# Glad We're Back



## the Jester (Aug 16, 2004)

As much fun as that nutty Nutkin- er, Nothingland- is, I'm glad ENWorld is back up!

Hi everyone!


----------



## Crothian (Aug 16, 2004)

I think we need a yearly migration there.,..they so love us


----------



## Knight Otu (Aug 16, 2004)

Nah, I'd rather have ENWorld than Nothingland. It's not bad, but ENWorld fits my style better. Might occasionally poke my head in, but not do much posting there.

 I'd be more in favor of Randomling's House, but our firewall doesn't seem to like it that much. :\


----------



## diaglo (Aug 16, 2004)

man i know i was hard up. i even visited the WotC boards.


----------



## BSF (Aug 16, 2004)

Woot!

Glad to be back.  Nothingland is OK, but not my style.


----------



## Crothian (Aug 16, 2004)

diaglo said:
			
		

> man i know i was hard up. i even visited the WotC boards.




Are you mad?  THe Wizards boards are actually like the worst gaming boards ever.  The only purpose it serves is to see who actaully playes D&D and it explains why the game has evolved the way it has.  Thank goodness we have d20 and a few companies who try to put intelligence into their product.


----------



## diaglo (Aug 16, 2004)

Crothian said:
			
		

> Are you mad?  THe Wizards boards are actually like the worst gaming boards ever.  The only purpose it serves is to see who actaully playes D&D and it explains why the game has evolved the way it has.  Thank goodness we have d20 and a few companies who try to put intelligence into their product.





i went to d02reviews too.
and grognards tavern
and dragonsfoot
and rpg.net
and mortality... oops forgot they were down...

and NKL
and ezboards and proboards and...

i hit all the sites i could think of...

it was tough.


----------



## Turanil (Aug 16, 2004)

I was wondering if a tree had crashed into the computer and destroyed the hardrive containing the enworld files...   

I am glad to see Enworld is back intact.

Really bad for those who have lost their home though...  :\  (I am amazed there is no law in Florida forbidding to build homes not made to resist hurricanes, as if i understand well, there is hurricanes in florida every year.   )


----------



## Hand of Evil (Aug 16, 2004)

Hope al are well.


----------



## William Ronald (Aug 16, 2004)

I am glad that EN World is back up!! I just hope it is a long time before another outage like the last one.  (Considering the scenes of devastation from Florida on the news, EN World's problems were quite small.)


----------



## Morrus (Aug 16, 2004)

Yep, I'm glad we survived without any permanent damage.  From what I hear, though, a lot of people living in Florida weren't so lucky; we got off extremely lightly when all we have to comlpain about is a couple of days' downtime.


----------



## Mark (Aug 17, 2004)

Some good news - Adlon and family were not physically hurt by the storm.


----------



## Henry (Aug 17, 2004)

Mark said:
			
		

> Some good news - Adlon and family were not physically hurt by the storm.

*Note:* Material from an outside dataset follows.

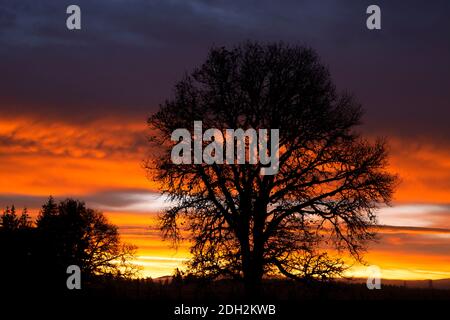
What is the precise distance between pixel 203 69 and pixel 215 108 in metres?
1.78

DId he say something on the Mortality boards, or did you hear from him personally? I had been looking on Mortality, but never saw anything, and I always hate to bother someone personally in the middle of a rough time, but I'm glad he gave word he's O.K.


----------



## kirinke (Aug 17, 2004)

*mock snif
nothing land does not appreciate bunnies.   
but i'm glad enworld is back and the florida enworlders are relatively ok.

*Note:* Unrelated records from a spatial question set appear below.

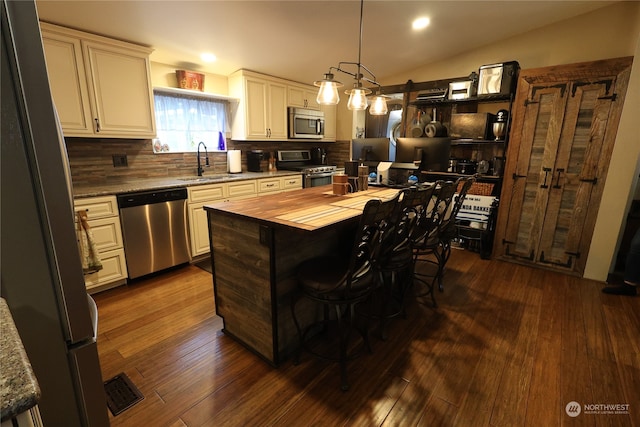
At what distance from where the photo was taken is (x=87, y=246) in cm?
237

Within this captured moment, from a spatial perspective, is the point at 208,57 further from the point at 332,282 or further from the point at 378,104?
the point at 332,282

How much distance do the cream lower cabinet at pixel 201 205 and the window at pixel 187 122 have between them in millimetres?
791

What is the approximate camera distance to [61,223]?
745 mm

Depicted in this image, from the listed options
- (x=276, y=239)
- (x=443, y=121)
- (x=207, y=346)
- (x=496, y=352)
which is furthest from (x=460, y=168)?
(x=207, y=346)

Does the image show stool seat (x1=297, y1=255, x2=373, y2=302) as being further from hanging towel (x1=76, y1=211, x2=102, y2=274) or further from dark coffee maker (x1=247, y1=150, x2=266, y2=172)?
dark coffee maker (x1=247, y1=150, x2=266, y2=172)

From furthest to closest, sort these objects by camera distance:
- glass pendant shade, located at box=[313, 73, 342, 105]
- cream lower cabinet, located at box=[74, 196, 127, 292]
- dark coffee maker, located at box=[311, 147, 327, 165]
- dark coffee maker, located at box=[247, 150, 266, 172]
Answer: dark coffee maker, located at box=[311, 147, 327, 165] → dark coffee maker, located at box=[247, 150, 266, 172] → cream lower cabinet, located at box=[74, 196, 127, 292] → glass pendant shade, located at box=[313, 73, 342, 105]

I agree with Crothian we must deluge nothing land at least once a year or even once a month, simply because they deserve us and we must also choose the cutest, most annoyingly sweet avatars we can find too just to see them blanch.   (my personal 2 cents)


----------



## Mark (Aug 17, 2004)

Henry said:
			
		

> DId he say something on the Mortality boards, or did you hear from him personally? I had been looking on Mortality, but never saw anything, and I always hate to bother someone personally in the middle of a rough time, but I'm glad he gave word he's O.K.




I kept calling through the weekend to find out if everyone was OK (lines down/busy signal) and finally got through on Sunday night.  I didn't stay on with them long (they've got plenty of clean up to handle) but I wanted to be sure no one was hurt (or worse).  That's as much as I know but I was sure that there were folks here who would also be relieved to hear the news.


----------



## maddman75 (Aug 17, 2004)

kirinke said:
			
		

> *mock snif
> nothing land does not appreciate bunnies.
> but i'm glad enworld is back and the florida enworlders are relatively ok.
> 
> I agree with Crothian we must deluge nothing land at least once a year or even once a month, simply because they deserve us and we must also choose the cutest, most annoyingly sweet avatars we can find too just to see them blanch.   (my personal 2 cents)




We wub you too snookums.  

It was fun having some extra traffic over the weekend, and I'm glad to hear the folks in Florida are okay.  Heck leopold was sitting on his porch posting to NTL on his notebook *during the hurricane!*

Glad to have ENWorld back though.  I missed my daily visit to confirm that no, Piratecat hasn't updated his story hour.


----------



## DaveMage (Aug 17, 2004)

The thing that I enjoyed the most about EN World going down was visiting NKL and seeing Crothian with less than 20 posts to his name.   

It looked...weird.


----------



## Crothian (Aug 17, 2004)

I would call it refreshing.....


----------



## Greylock (Aug 17, 2004)

Jiminy cricket - I tripled my post count at RPG.net.

Thank goodness ENWorld is back. My gaming group is in the forums etenal debt for my improvement as a player ;p.


----------



## Adlon (Aug 17, 2004)

My hurricane summary is here:
www.mortality.net


----------



## Piratecat (Aug 17, 2004)

I left you a message on your cell, Adlon; I wanted to make sure you were okay! Thank you so much for taking good care of our server. It's incredibly appreciated.


----------



## Turanil (Aug 17, 2004)

Adlon said:
			
		

> My hurricane summary is here:
> www.mortality.net




Great!


----------



## William Ronald (Aug 17, 2004)

Adlon, I am glad that you and your family are well.  Any word on your friend Smaugdragon?

IT's times llike these that I count my blessings.


----------



## mythusmage (Aug 17, 2004)

Adlon said:
			
		

> My hurricane summary is here:
> www.mortality.net




Get enough XP to level?


----------



## diaglo (Aug 18, 2004)

mythusmage said:
			
		

> Get enough XP to level?





looks like he took a level in lumberjack.


----------



## Adlon (Aug 18, 2004)

My survival is maxed. Could use to pick up endurance though. I'm WAY overtired.

Thank you all for the kind words. Me and mine were fortunate. Others were not so fortunate..

Smaugdragon's home is a total loss. Of course, it was a 1974 single wide mobile home. Roof gone.

If you go to http://www.mortality.net , you can read up on the plight of Smaug, as he posted two different articles..

Also, as Smaug is now without home, please go to http://www.d20zines.com , and donate what your heart dictates, if you care to help. I'll soon have the link directly from mortality as well. It's a paypal account set up by Steve, at d20Zines.


----------